§ Provided text:
•••

C

Cambodia

The spectacular ruin of Angkor Wat is an enduring icon of Cambodian archaeology and a powerful symbol of national identity. Europeans “discovered” this ruin in the mid-nineteenth century and ultimately attributed it to the ancestors of ethnic Khmers who live in Cambodia today. Cambodia was part of an area historically known as Indochina, a colonial entity controlled by the French from the mid-nineteenth to mid-twentieth centuries. Since French colonial archaeologists who worked in Cambodia also worked in other areas of Indochina, understanding the history of Cambodian archaeology requires some knowledge of the history of archaeology throughout Indochina, including work in the neighboring countries of Vietnam and Laos.

Indochinese archaeology began in earnest during the mid-nineteenth century and reached its apex in the first half of the twentieth century. During this time archaeology was a distinctly colonialist endeavor that was embedded in a broader mission civilisatrice (civilizing mission). Archaeology, epigraphy, and art history were undertaken by a host of colonial officials and administrators who believed that research on the cultures and history of this new French colony served as one means of gaining—and maintaining—colonial control over the region.

Since 1850 Cambodian archaeology has been characterized by two parallel archaeological traditions: one rooted in the humanities and the other in the natural sciences. The historical tradition focuses on the ancient civilizations of the region and combines architectural, art-historical, and epigraphic approaches with archaeological methods to study developments since the beginning of the Roman Empire (ca. 500 b.c.a.d. 1432). The prehistoric tradition, drawing extensively from a geological background, studies the period before about 500 b.c. and has focused most of its attention on Holocene developments that culminated in the Bronze Age.

•••

§ Data shown:
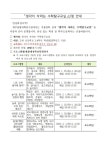 「생각이 자라는 수학탐구교실」신청 안내 :: 공지사항 :: 광령초등학교 광령초등학교 :: 공지사항 :: 「생각이 자라는 수학탐구교실」신청 안내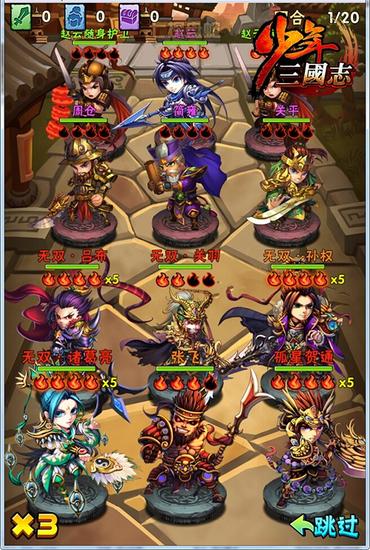 少年三国志最新武将搭配指南，步骤详解与策略建议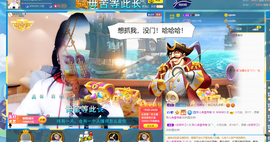聆听与您欢度国庆的图片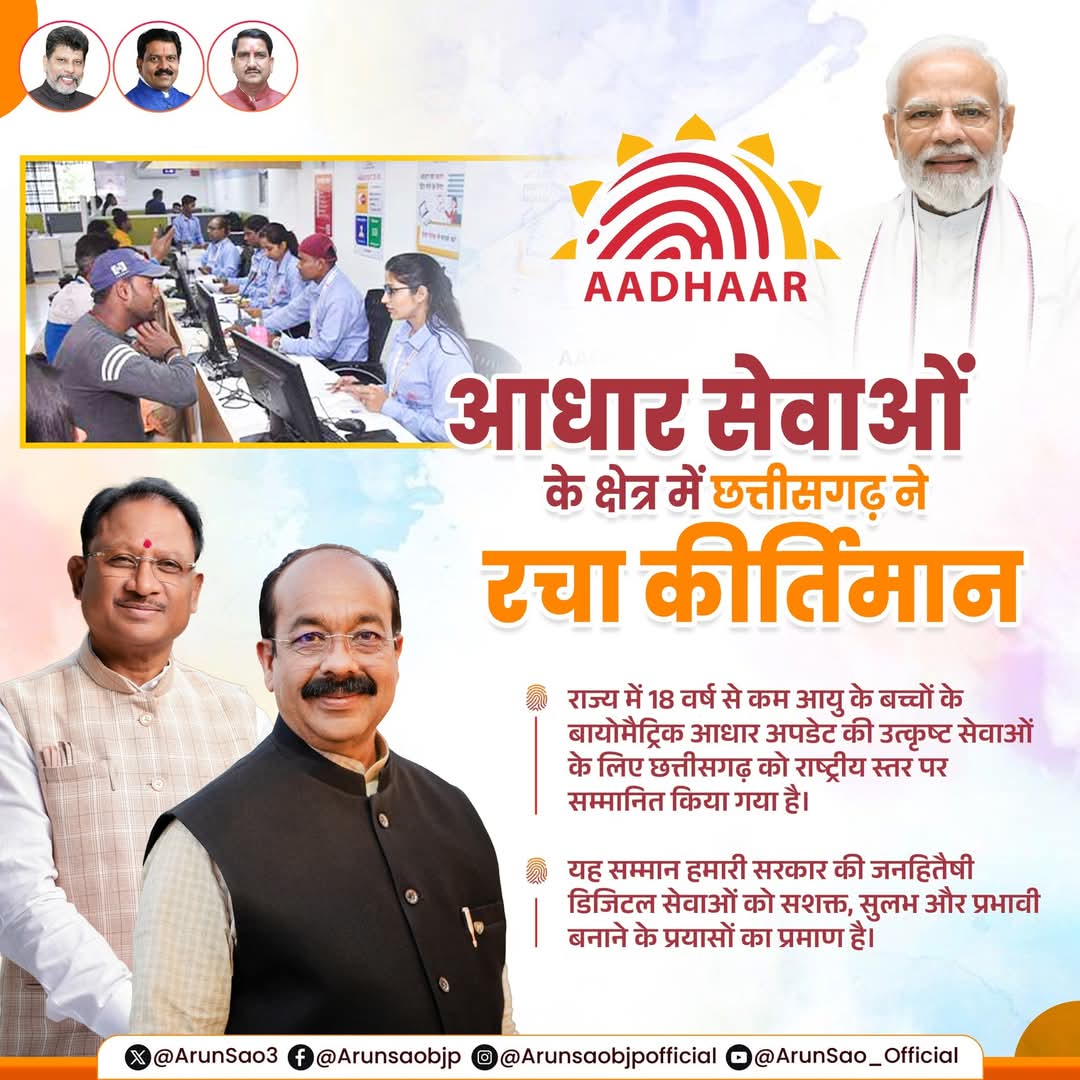 AADHAR UNION CG tweet media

•••

§ Assigned task: According to the passage on Cambodian archaeology, what two parallel traditions have characterized the field since 1850?

§ Output below: One tradition is rooted in the humanities (the historical tradition), and the other is rooted in the natural sciences (the prehistoric tradition).